- **Text segment**:
★ ★ ★ ★

How to get your peripheral vision tested

November 13, 2014

A visual field test can check how well your peripheral vision works and catch conditions ranging from glaucoma to strokes.
Most eye exams include a visual field test, which basically checks your peripheral or side vision. When your eyes are fixed on a single point, it measures what you can see, and how well, above and below, as well as to the sides of your field of vision.

Blind spots or abnormalities can indicate a variety of eye and brain disorders. For example, optic nerve damage caused by glaucoma is a specific, readily identified visual field defect. Other eye problems caught by the test can include optic nerve damage from disease or damage to the light-sensitive retina.

Strokes, brain tumours and other neurological issues can also be detected by visual field tests.

There are a variety of ways to conduct the test.

How to get your peripheral vision tested

Confrontation visual field exam

With this basic test, the eye doctor asks the patient to cover one eye and stare at a fixed object, like the examiner’s eye. Then the doctor moves his or her hand out of the patient’s visual field and then brings it back in. The patient signals when it comes back into view.

Only testing the outside of the visual field, this exam is not as comprehensive as some of the other visual field tests. But it can help the doctor decide if further testing is required.

★ ★ ★ ★

- **Supplied information**:
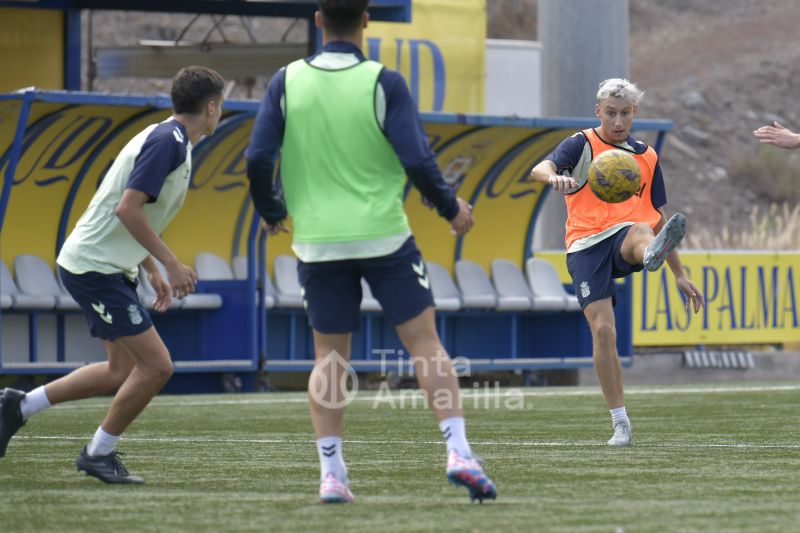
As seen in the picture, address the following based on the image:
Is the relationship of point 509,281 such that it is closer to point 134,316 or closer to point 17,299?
point 17,299

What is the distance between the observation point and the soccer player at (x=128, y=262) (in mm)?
7559

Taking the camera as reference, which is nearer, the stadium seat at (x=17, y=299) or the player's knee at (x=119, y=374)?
the player's knee at (x=119, y=374)

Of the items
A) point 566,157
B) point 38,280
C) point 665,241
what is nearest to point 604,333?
point 665,241

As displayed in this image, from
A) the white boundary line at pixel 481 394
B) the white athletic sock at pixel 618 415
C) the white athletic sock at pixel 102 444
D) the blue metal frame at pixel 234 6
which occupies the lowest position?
the white boundary line at pixel 481 394

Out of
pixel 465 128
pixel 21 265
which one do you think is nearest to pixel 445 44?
pixel 465 128

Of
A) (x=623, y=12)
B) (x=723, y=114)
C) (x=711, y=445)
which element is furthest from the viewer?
(x=723, y=114)

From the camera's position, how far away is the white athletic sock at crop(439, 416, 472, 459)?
20.6 ft

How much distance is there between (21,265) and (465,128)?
Answer: 4836mm

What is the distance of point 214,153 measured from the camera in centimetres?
1766

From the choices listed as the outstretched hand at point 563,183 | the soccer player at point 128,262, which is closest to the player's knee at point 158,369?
the soccer player at point 128,262

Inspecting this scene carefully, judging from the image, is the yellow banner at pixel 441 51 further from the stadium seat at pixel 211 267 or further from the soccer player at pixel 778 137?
the soccer player at pixel 778 137

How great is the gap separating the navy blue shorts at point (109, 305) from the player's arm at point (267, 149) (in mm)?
1190

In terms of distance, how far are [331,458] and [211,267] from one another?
11540mm

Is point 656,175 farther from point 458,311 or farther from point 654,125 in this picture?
point 458,311
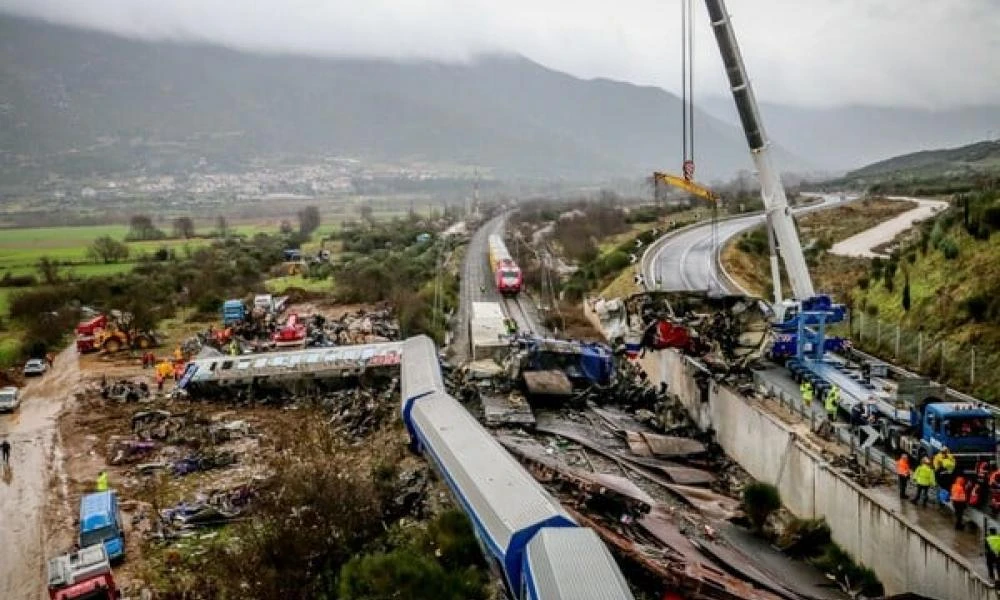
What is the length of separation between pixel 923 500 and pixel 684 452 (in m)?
11.0

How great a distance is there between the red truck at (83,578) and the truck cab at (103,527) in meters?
2.34

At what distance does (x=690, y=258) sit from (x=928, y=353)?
30.6 meters

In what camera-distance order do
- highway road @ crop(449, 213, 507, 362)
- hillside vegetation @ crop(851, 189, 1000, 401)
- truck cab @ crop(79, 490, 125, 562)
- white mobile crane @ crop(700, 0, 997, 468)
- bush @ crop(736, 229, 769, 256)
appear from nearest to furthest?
1. white mobile crane @ crop(700, 0, 997, 468)
2. truck cab @ crop(79, 490, 125, 562)
3. hillside vegetation @ crop(851, 189, 1000, 401)
4. highway road @ crop(449, 213, 507, 362)
5. bush @ crop(736, 229, 769, 256)

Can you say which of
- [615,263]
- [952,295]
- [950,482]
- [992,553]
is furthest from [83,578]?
[615,263]

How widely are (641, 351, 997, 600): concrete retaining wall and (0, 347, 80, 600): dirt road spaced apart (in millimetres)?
21814

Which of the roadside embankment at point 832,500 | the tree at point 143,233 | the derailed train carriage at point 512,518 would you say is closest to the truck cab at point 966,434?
the roadside embankment at point 832,500

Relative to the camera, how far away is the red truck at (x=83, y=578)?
818 inches

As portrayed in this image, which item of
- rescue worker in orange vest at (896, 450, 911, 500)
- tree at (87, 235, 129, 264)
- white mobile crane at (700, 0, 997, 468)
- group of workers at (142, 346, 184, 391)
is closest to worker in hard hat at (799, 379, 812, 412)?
white mobile crane at (700, 0, 997, 468)

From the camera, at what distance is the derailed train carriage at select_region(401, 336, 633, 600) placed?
14281 mm

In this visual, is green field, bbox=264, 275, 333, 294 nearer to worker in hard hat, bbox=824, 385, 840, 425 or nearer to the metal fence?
the metal fence

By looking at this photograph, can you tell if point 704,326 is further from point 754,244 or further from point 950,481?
point 754,244

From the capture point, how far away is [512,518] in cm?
1762

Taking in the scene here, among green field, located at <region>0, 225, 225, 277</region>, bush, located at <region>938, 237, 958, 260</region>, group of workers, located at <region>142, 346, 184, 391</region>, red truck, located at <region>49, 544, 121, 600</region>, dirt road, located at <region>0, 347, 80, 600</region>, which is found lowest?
dirt road, located at <region>0, 347, 80, 600</region>

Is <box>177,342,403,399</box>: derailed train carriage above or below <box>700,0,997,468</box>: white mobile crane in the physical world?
below
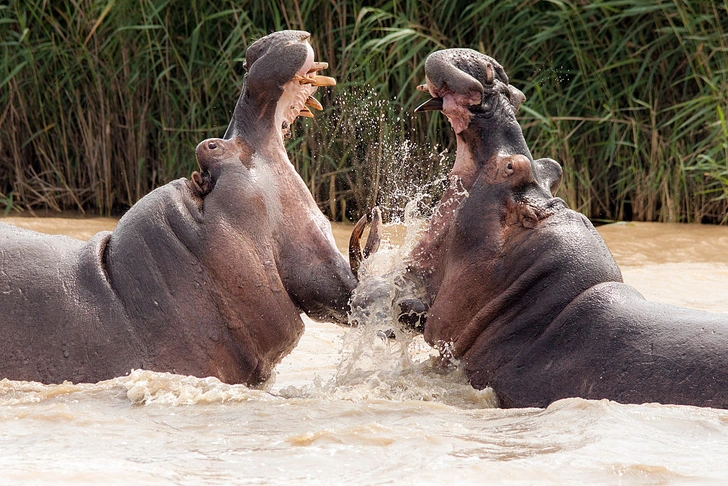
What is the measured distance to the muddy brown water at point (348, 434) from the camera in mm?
2549

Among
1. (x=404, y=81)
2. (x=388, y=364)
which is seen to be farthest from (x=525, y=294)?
(x=404, y=81)

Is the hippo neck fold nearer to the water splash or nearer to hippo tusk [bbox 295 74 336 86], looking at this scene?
hippo tusk [bbox 295 74 336 86]

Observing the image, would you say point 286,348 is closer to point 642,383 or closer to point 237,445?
point 237,445

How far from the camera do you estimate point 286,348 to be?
3408 mm

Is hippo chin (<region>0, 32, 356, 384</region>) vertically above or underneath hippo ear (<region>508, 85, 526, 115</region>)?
underneath

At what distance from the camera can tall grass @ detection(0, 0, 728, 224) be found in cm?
722

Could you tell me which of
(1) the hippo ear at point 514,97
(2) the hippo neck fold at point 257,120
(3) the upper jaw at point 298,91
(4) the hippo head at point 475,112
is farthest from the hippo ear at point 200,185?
(1) the hippo ear at point 514,97

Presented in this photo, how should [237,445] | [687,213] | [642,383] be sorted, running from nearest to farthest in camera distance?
[237,445], [642,383], [687,213]

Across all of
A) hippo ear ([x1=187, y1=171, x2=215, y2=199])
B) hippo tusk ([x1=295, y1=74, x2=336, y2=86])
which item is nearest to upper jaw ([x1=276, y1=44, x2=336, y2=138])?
hippo tusk ([x1=295, y1=74, x2=336, y2=86])

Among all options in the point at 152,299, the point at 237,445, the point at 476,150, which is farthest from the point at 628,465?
the point at 152,299

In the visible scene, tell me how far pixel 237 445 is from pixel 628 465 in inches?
36.1

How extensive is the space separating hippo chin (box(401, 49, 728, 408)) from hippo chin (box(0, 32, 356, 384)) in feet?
1.14

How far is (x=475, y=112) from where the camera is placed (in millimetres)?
3395

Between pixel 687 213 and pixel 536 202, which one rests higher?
pixel 536 202
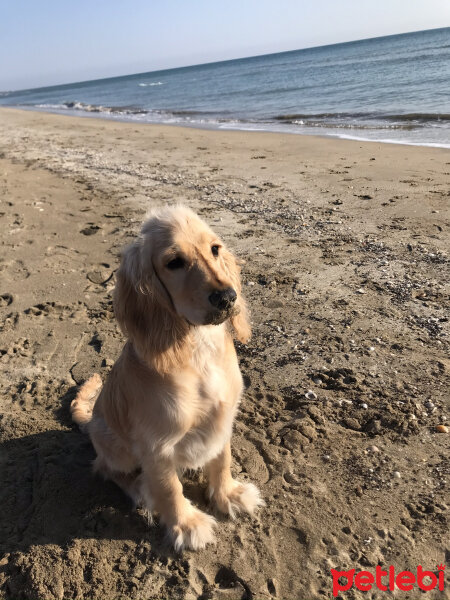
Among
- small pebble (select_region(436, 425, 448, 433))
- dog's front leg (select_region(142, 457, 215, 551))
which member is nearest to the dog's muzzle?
dog's front leg (select_region(142, 457, 215, 551))

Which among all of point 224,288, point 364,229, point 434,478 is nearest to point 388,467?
point 434,478

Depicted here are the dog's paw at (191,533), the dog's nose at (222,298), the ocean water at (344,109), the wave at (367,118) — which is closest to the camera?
the dog's nose at (222,298)

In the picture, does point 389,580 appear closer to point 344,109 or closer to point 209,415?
point 209,415

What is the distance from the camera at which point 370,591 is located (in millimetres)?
2234

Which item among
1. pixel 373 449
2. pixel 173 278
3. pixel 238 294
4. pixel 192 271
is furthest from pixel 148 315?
pixel 373 449

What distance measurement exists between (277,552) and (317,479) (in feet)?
1.83

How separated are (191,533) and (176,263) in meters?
1.51

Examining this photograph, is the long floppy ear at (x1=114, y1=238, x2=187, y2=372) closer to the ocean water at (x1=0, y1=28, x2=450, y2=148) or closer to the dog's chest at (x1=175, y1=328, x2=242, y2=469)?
the dog's chest at (x1=175, y1=328, x2=242, y2=469)

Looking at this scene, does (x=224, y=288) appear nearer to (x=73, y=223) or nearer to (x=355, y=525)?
(x=355, y=525)

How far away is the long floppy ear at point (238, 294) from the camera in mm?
2420

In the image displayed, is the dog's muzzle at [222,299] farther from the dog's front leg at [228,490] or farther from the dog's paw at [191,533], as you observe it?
the dog's paw at [191,533]

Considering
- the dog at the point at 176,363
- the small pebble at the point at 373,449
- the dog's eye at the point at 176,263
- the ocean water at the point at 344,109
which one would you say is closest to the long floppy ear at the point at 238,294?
the dog at the point at 176,363

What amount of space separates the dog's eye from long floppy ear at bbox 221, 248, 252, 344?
1.04 feet

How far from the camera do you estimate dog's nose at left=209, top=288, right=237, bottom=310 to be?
2.00 m
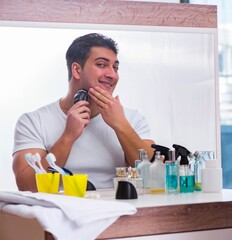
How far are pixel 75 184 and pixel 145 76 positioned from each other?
2.38ft

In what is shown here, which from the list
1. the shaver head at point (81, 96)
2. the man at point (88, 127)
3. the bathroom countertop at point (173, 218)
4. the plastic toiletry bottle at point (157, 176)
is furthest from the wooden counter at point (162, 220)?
the shaver head at point (81, 96)

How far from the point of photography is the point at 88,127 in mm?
2447

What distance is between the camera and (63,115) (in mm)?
2420

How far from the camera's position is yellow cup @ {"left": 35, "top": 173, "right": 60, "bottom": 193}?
2045mm

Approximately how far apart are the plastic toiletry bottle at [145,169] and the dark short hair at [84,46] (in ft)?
1.40

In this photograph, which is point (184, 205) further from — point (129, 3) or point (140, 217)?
point (129, 3)

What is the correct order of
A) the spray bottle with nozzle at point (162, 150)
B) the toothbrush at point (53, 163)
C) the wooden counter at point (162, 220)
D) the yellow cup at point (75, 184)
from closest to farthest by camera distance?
the wooden counter at point (162, 220)
the yellow cup at point (75, 184)
the toothbrush at point (53, 163)
the spray bottle with nozzle at point (162, 150)

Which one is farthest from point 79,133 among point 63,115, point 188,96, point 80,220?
point 80,220

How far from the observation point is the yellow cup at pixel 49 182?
204 centimetres

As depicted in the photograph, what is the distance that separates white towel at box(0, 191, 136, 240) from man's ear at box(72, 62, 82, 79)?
0.87 metres

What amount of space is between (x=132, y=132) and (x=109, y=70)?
0.85 ft

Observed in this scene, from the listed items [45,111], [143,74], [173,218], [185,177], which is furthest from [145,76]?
[173,218]

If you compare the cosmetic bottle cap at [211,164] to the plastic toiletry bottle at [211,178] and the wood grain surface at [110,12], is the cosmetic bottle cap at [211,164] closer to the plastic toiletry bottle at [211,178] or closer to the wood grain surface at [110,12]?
the plastic toiletry bottle at [211,178]

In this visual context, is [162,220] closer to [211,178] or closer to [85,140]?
[211,178]
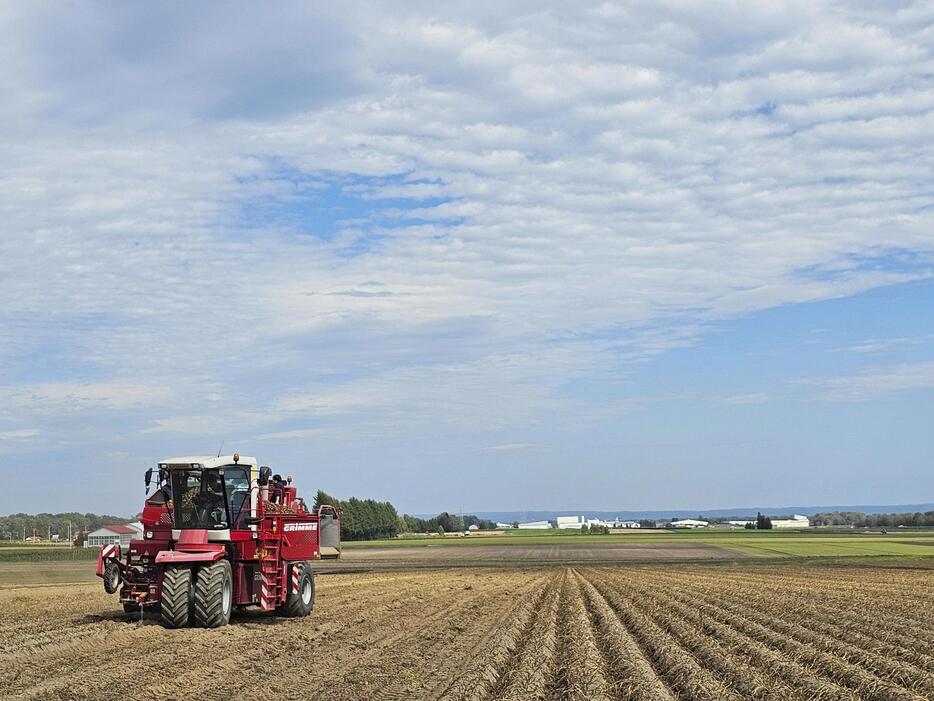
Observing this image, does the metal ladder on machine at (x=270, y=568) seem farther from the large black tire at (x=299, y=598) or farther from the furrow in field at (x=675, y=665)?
the furrow in field at (x=675, y=665)

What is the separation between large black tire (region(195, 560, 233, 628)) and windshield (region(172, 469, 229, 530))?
1.57 metres

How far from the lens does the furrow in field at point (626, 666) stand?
1174 cm

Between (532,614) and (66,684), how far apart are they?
41.8ft

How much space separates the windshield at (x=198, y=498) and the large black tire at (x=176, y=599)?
1.86 m

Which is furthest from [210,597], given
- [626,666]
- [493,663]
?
[626,666]

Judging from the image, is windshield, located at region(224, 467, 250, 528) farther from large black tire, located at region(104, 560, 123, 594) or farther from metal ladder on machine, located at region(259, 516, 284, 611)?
large black tire, located at region(104, 560, 123, 594)

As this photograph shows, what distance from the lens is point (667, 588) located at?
107 feet

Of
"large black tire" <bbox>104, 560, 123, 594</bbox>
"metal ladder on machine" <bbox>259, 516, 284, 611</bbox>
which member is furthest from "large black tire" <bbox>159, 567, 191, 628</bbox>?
"large black tire" <bbox>104, 560, 123, 594</bbox>

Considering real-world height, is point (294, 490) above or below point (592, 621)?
above

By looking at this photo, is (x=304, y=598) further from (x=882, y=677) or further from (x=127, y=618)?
(x=882, y=677)

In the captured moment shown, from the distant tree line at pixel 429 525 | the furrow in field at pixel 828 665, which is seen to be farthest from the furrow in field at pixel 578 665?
the distant tree line at pixel 429 525

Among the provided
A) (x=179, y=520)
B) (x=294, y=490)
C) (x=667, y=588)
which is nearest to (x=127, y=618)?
(x=179, y=520)

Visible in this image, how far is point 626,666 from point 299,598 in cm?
1019

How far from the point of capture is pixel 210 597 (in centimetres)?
1861
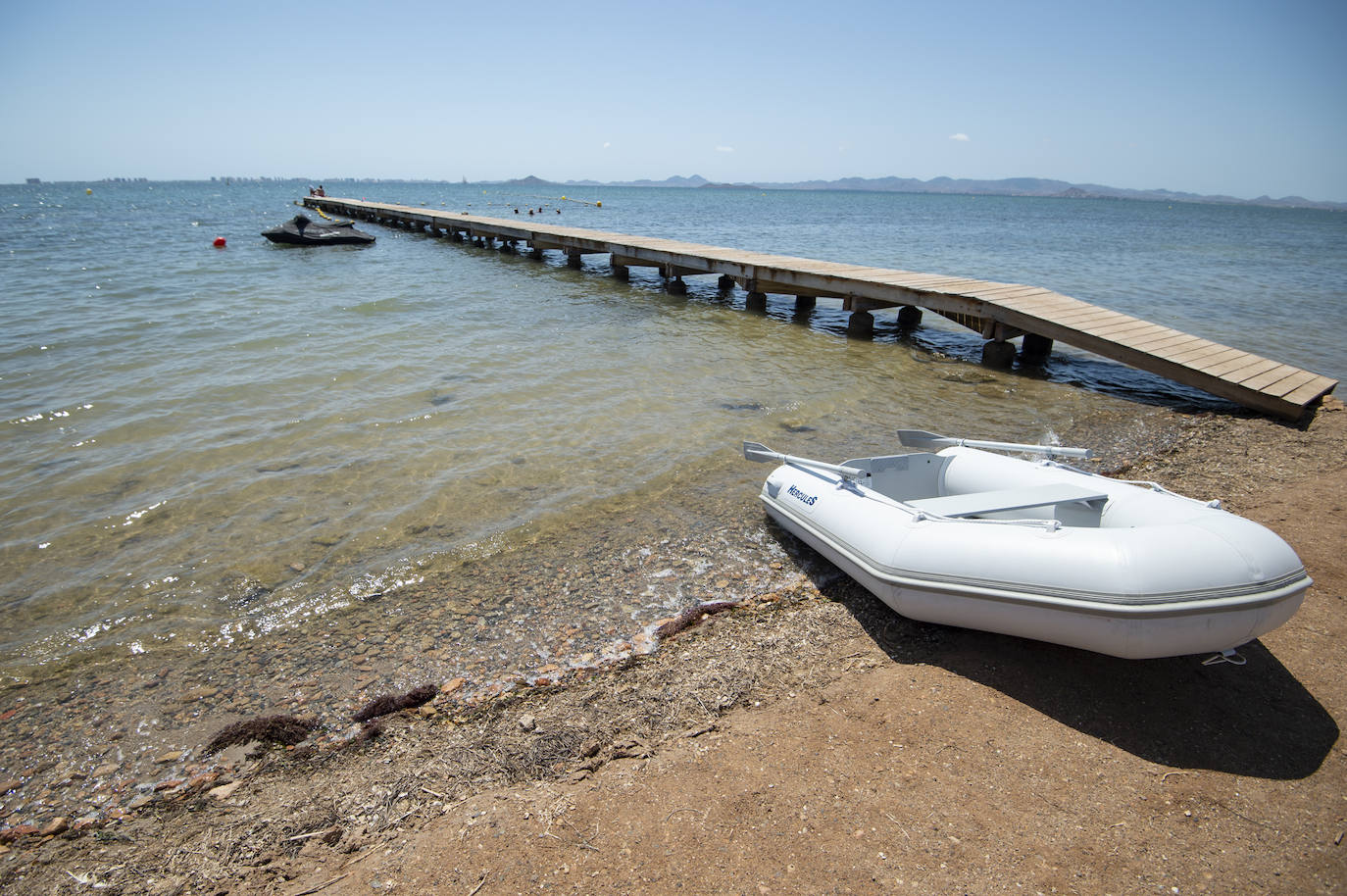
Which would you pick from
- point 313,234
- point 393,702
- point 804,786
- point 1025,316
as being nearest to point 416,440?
point 393,702

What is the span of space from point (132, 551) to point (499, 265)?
56.3 ft

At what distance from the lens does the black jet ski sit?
77.5 feet

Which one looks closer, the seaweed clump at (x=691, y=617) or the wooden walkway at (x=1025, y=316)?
the seaweed clump at (x=691, y=617)

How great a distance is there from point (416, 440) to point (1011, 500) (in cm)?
549

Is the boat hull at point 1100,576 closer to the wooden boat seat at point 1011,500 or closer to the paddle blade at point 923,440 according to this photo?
the wooden boat seat at point 1011,500

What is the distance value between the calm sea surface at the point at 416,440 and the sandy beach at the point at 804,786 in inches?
27.9

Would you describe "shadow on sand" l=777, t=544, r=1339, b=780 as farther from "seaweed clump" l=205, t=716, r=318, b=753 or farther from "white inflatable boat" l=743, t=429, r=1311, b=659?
"seaweed clump" l=205, t=716, r=318, b=753

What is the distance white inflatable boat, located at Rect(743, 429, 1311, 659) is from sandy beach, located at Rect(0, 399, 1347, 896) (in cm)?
38

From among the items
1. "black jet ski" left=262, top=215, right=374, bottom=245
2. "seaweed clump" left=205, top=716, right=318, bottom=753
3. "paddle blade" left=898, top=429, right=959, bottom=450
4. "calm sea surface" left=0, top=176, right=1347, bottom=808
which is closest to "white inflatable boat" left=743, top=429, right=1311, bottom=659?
"paddle blade" left=898, top=429, right=959, bottom=450

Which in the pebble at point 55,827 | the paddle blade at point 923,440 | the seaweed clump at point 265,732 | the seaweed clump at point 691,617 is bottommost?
the pebble at point 55,827

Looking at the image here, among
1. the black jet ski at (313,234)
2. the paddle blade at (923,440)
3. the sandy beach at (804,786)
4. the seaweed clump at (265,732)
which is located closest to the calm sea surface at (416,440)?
the seaweed clump at (265,732)

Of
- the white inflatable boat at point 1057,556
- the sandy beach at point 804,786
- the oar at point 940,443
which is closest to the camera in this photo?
the sandy beach at point 804,786

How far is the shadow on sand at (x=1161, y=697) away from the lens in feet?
8.93

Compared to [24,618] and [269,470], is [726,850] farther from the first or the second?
Result: [269,470]
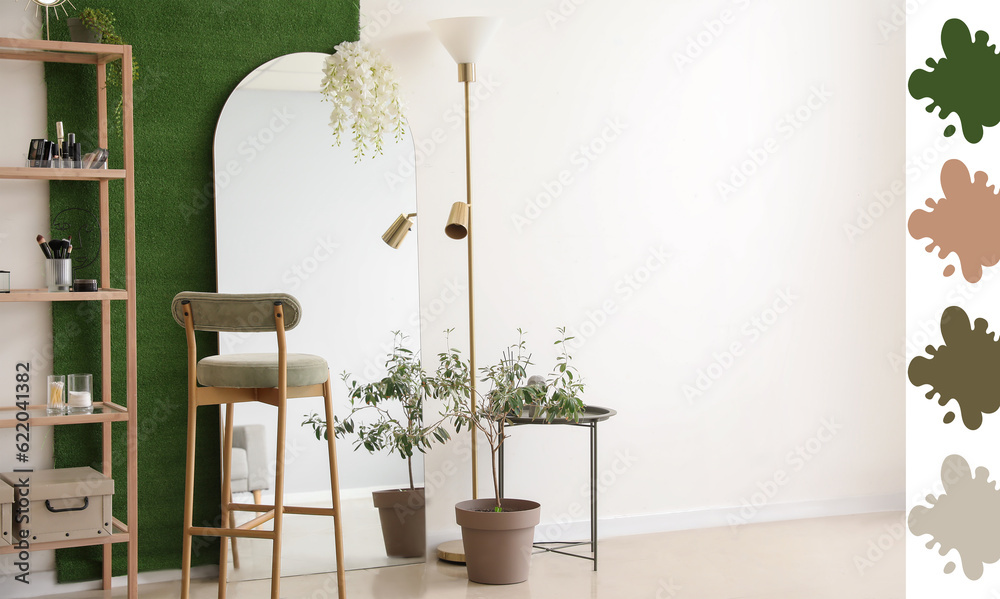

★ ★ ★ ★

- **Required action 1**:
Reproduce the portion of the peripheral vision article starting at "A visual field test can" and ending at "conduct the test.", substituting "macular degeneration" for "glaucoma" throughout.
- **Required action 2**:
In the peripheral vision article, what does the patient signal during the confrontation visual field exam?

- **Problem solution 1**:
A visual field test can check how well your peripheral vision works and catch conditions ranging from macular degeneration to strokes.
Most eye exams include a visual field test, which basically checks your peripheral or side vision. When your eyes are fixed on a single point, it measures what you can see, and how well, above and below, as well as to the sides of your field of vision.

Blind spots or abnormalities can indicate a variety of eye and brain disorders. For example, optic nerve damage caused by macular degeneration is a specific, readily identified visual field defect. Other eye problems caught by the test can include optic nerve damage from disease or damage to the light-sensitive retina.

Strokes, brain tumours and other neurological issues can also be detected by visual field tests.

There are a variety of ways to conduct the test.

- **Problem solution 2**:
The patient signals when the doctor's hand comes back into view.